Thomas Toch, a co-director of the Washington-based think tank Education Sector, also downplayed the importance of one-year gains or losses on the SAT—not only because such minute shifts rarely fall outside the margin of error, but also because he doesn’t believe the exam measures learning very well.
“SAT scores are largely a function of family income; they correlate more strongly with privilege than any other factor,” he said. “We should pay more attention to NAEP [the National Assessment of Educational Progress], which measures large samples of students on more curriculum-specific matter.”
Gender Gaps Persist
Among individual racial and ethnic groups, mean SAT scores on the critical-reading, mathematics, and writing sections fluctuated in comparison with the class of 2006, but none rose or fell more than a handful of points.
Gender gaps on all three sections also remained mostly static since last year. Boys' mean score on the writing section continued to lag behind girls' by 11 points, and boys' mean score on the math section continued to best the girls' by 34 points.
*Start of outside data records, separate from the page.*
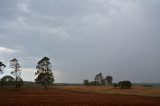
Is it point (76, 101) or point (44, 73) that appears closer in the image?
point (76, 101)

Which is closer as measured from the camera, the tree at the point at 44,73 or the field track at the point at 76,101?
the field track at the point at 76,101

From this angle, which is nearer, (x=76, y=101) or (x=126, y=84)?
(x=76, y=101)

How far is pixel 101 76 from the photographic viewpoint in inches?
6688

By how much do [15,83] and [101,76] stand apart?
82.0 meters

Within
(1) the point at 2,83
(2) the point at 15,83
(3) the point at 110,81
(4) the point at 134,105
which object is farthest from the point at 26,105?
(3) the point at 110,81

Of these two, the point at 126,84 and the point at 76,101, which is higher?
the point at 126,84

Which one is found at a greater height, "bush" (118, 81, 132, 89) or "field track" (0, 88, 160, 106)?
"bush" (118, 81, 132, 89)

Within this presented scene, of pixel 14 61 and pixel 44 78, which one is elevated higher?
pixel 14 61

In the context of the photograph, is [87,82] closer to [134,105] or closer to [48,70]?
[48,70]

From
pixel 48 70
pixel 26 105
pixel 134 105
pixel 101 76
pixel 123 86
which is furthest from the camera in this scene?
pixel 101 76

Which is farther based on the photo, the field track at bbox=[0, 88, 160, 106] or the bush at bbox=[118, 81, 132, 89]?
the bush at bbox=[118, 81, 132, 89]

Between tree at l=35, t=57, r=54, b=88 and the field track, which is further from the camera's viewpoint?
tree at l=35, t=57, r=54, b=88

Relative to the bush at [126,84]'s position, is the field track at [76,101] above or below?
below

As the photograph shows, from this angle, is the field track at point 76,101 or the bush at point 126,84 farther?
the bush at point 126,84
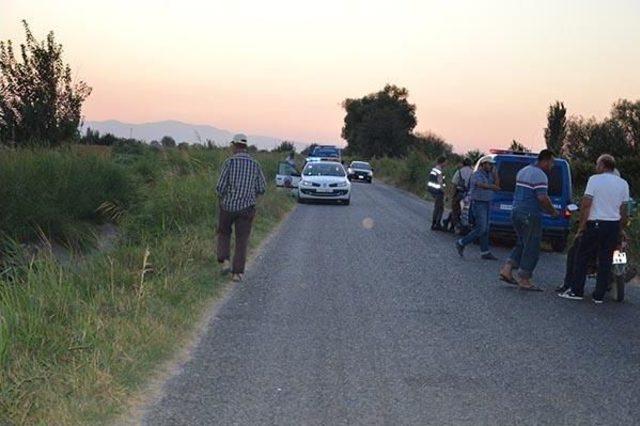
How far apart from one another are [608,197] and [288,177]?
20259 mm

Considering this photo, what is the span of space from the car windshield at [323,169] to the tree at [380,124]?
2546 inches

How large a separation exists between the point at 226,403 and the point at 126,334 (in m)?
1.54

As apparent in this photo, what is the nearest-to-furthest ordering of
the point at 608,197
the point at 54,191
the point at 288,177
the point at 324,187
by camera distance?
the point at 608,197 → the point at 54,191 → the point at 324,187 → the point at 288,177

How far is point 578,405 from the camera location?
5.29 metres

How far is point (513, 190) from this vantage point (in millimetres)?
15273

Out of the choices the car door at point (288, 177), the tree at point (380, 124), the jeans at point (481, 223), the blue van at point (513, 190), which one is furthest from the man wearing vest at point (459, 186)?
the tree at point (380, 124)

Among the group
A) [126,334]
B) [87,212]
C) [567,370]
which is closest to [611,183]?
[567,370]

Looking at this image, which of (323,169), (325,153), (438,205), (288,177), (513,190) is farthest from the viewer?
(325,153)

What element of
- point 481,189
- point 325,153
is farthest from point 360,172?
point 481,189

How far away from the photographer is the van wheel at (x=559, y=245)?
15.2 meters

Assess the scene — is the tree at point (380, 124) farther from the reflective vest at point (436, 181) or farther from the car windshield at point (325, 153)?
the reflective vest at point (436, 181)

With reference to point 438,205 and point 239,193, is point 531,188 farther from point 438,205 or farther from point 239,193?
point 438,205

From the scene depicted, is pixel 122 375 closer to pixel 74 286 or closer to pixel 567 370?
pixel 74 286

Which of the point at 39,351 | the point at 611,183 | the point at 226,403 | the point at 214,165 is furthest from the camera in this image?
the point at 214,165
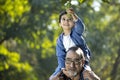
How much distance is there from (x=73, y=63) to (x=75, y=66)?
53 mm

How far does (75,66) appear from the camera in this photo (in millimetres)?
6500

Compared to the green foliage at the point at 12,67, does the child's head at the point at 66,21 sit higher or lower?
higher

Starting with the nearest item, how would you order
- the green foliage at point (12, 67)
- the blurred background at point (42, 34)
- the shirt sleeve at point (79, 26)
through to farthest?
the shirt sleeve at point (79, 26) → the blurred background at point (42, 34) → the green foliage at point (12, 67)

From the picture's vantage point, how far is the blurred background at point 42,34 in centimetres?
2433

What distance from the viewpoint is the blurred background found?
24.3m

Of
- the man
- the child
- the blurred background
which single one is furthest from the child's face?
the blurred background

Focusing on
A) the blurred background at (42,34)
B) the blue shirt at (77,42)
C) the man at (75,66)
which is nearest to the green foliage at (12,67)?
the blurred background at (42,34)

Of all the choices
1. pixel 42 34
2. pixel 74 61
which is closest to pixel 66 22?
pixel 74 61

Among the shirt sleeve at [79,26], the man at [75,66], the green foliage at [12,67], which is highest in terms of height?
the shirt sleeve at [79,26]

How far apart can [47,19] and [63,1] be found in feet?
62.9

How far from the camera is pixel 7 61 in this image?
85.3ft

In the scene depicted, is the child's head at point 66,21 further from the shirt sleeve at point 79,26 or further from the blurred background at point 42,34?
the blurred background at point 42,34

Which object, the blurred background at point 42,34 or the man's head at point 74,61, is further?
the blurred background at point 42,34

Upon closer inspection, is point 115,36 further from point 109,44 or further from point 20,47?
point 20,47
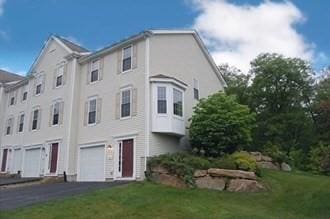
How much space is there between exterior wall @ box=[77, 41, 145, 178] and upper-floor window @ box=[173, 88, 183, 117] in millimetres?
1757

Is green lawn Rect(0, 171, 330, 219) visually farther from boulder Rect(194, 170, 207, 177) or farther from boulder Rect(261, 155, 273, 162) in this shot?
boulder Rect(261, 155, 273, 162)

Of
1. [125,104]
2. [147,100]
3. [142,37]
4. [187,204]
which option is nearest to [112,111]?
[125,104]

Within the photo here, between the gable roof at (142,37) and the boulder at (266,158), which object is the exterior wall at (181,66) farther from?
the boulder at (266,158)

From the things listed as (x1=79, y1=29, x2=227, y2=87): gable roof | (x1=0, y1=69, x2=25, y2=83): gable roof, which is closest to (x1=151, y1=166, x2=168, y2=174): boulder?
(x1=79, y1=29, x2=227, y2=87): gable roof

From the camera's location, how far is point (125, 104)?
20531mm

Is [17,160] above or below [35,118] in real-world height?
below

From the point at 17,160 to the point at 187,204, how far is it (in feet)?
60.1

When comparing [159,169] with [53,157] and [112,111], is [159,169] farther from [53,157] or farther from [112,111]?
[53,157]

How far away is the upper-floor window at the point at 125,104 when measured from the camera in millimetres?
20237

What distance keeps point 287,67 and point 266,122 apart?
5191 millimetres

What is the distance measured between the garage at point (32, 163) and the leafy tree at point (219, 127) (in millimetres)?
11236

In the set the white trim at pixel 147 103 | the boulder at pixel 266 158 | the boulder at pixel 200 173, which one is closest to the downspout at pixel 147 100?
the white trim at pixel 147 103

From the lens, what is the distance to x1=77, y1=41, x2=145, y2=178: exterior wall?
63.7 feet

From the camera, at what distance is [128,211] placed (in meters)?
12.4
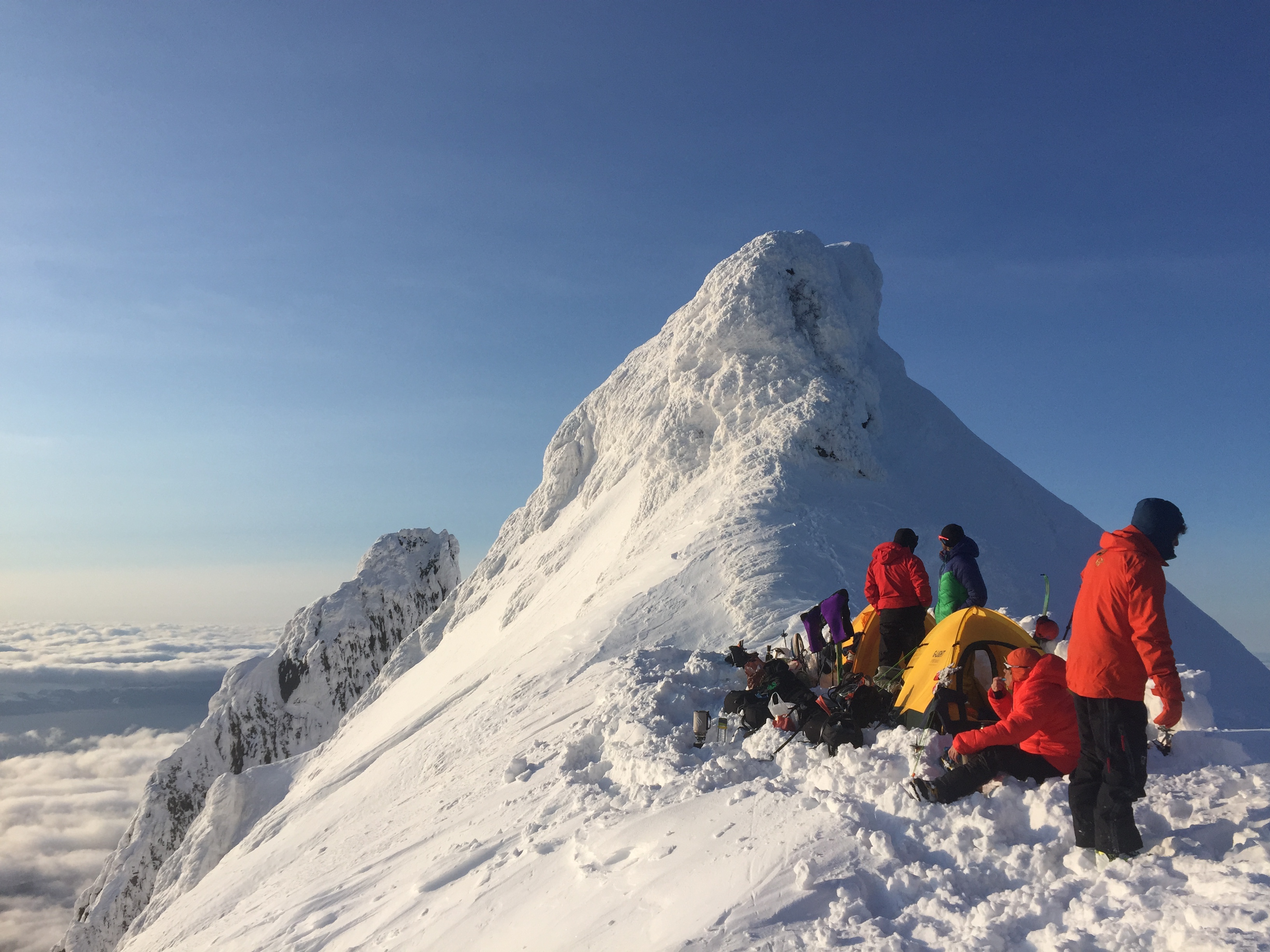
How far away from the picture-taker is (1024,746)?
5.14m

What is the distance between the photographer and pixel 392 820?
9.35 metres

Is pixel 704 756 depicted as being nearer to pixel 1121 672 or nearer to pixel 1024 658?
pixel 1024 658

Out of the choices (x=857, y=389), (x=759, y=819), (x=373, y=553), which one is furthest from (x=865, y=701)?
(x=373, y=553)

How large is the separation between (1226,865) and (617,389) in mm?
21108

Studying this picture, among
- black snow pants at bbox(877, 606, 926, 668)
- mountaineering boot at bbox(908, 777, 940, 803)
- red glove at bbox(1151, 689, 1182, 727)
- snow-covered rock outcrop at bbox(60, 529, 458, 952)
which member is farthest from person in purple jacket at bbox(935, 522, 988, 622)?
snow-covered rock outcrop at bbox(60, 529, 458, 952)

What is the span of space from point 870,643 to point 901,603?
32.0 inches

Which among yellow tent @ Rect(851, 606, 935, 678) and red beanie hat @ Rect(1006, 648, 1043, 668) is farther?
yellow tent @ Rect(851, 606, 935, 678)

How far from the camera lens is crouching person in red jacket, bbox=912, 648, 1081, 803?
5.06 meters

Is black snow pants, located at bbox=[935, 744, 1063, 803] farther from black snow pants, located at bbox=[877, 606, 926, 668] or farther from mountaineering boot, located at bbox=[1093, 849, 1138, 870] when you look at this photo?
black snow pants, located at bbox=[877, 606, 926, 668]

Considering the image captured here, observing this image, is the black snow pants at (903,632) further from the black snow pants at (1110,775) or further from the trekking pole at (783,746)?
the black snow pants at (1110,775)

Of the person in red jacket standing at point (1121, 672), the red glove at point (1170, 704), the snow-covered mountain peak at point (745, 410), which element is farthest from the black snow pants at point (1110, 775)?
the snow-covered mountain peak at point (745, 410)

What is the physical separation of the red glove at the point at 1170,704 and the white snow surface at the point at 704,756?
22.1 inches

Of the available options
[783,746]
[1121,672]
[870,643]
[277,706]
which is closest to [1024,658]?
[1121,672]

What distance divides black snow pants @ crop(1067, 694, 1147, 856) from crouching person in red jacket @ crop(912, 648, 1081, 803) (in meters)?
0.53
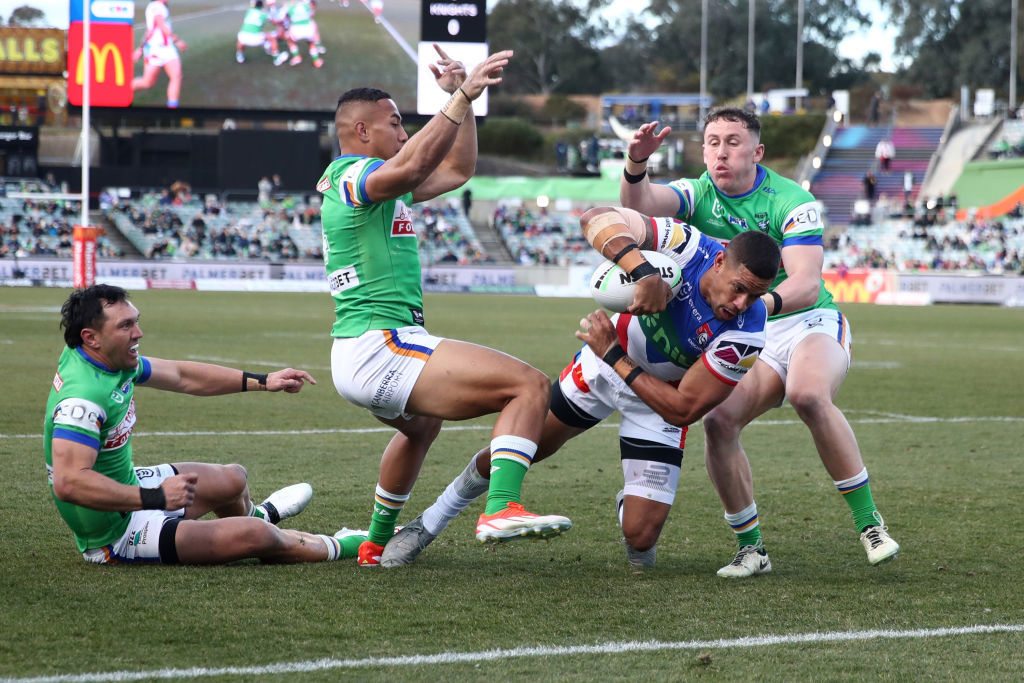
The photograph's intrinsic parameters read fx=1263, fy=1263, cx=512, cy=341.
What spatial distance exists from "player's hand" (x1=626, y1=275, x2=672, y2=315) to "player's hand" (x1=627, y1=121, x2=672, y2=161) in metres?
1.10

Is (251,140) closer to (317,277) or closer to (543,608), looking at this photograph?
(317,277)

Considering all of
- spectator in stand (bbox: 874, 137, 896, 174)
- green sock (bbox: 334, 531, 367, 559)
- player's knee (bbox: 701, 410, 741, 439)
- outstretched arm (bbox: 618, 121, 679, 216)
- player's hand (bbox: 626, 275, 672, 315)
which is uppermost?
spectator in stand (bbox: 874, 137, 896, 174)

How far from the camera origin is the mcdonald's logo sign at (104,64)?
97.1 feet

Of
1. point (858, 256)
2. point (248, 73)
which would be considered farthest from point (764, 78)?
point (248, 73)

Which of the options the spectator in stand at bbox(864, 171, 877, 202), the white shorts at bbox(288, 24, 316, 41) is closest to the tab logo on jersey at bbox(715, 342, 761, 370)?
the white shorts at bbox(288, 24, 316, 41)

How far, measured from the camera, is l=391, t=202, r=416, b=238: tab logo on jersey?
17.7 ft

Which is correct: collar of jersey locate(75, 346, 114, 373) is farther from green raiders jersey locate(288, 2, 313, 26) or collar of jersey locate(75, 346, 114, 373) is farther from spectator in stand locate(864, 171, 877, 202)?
spectator in stand locate(864, 171, 877, 202)

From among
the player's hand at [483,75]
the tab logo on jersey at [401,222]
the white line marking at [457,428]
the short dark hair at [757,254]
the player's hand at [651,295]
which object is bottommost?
the white line marking at [457,428]

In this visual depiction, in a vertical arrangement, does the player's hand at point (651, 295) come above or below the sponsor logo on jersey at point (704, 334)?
above

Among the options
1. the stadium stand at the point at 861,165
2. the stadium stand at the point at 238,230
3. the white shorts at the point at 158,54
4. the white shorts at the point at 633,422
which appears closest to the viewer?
the white shorts at the point at 633,422

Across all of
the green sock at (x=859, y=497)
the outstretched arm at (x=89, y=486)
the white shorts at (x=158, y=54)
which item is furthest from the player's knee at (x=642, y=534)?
the white shorts at (x=158, y=54)

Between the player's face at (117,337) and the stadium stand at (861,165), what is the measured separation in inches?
1925

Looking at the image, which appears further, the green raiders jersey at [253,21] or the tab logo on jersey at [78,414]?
the green raiders jersey at [253,21]

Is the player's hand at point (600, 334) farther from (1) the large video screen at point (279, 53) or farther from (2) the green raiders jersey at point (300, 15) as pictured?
(2) the green raiders jersey at point (300, 15)
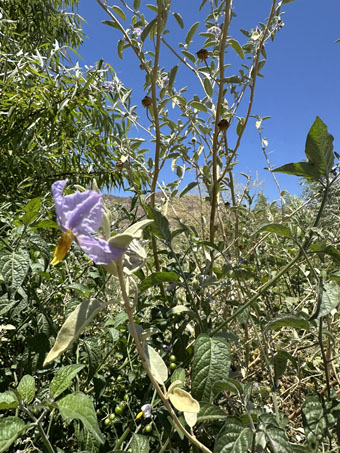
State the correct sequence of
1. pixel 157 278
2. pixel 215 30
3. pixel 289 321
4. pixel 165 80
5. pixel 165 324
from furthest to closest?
pixel 165 80
pixel 215 30
pixel 165 324
pixel 157 278
pixel 289 321

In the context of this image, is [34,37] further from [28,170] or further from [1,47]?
[28,170]

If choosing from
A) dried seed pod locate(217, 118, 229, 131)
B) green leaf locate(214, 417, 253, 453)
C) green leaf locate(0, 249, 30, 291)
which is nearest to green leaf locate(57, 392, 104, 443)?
green leaf locate(214, 417, 253, 453)

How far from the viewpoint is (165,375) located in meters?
0.42

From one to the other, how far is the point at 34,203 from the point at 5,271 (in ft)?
0.57

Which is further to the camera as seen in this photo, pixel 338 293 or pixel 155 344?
pixel 155 344

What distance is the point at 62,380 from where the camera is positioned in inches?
20.6

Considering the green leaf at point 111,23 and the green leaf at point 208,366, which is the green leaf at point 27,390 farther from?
the green leaf at point 111,23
Taking the long view, the mean score on the critical-reading section, formerly known as the verbal section, has declined 28 points since the class of 1972 took the SAT, according to the College Board. The mean math score has risen 6 points since then.
In sheer volume, the number of 2007 graduates taking the SAT—1.49 million—set a record. While that figure maintains the SAT’s dominance over the ACT, which was taken by 1.3 million students of the class of 2007, the gap is shrinking.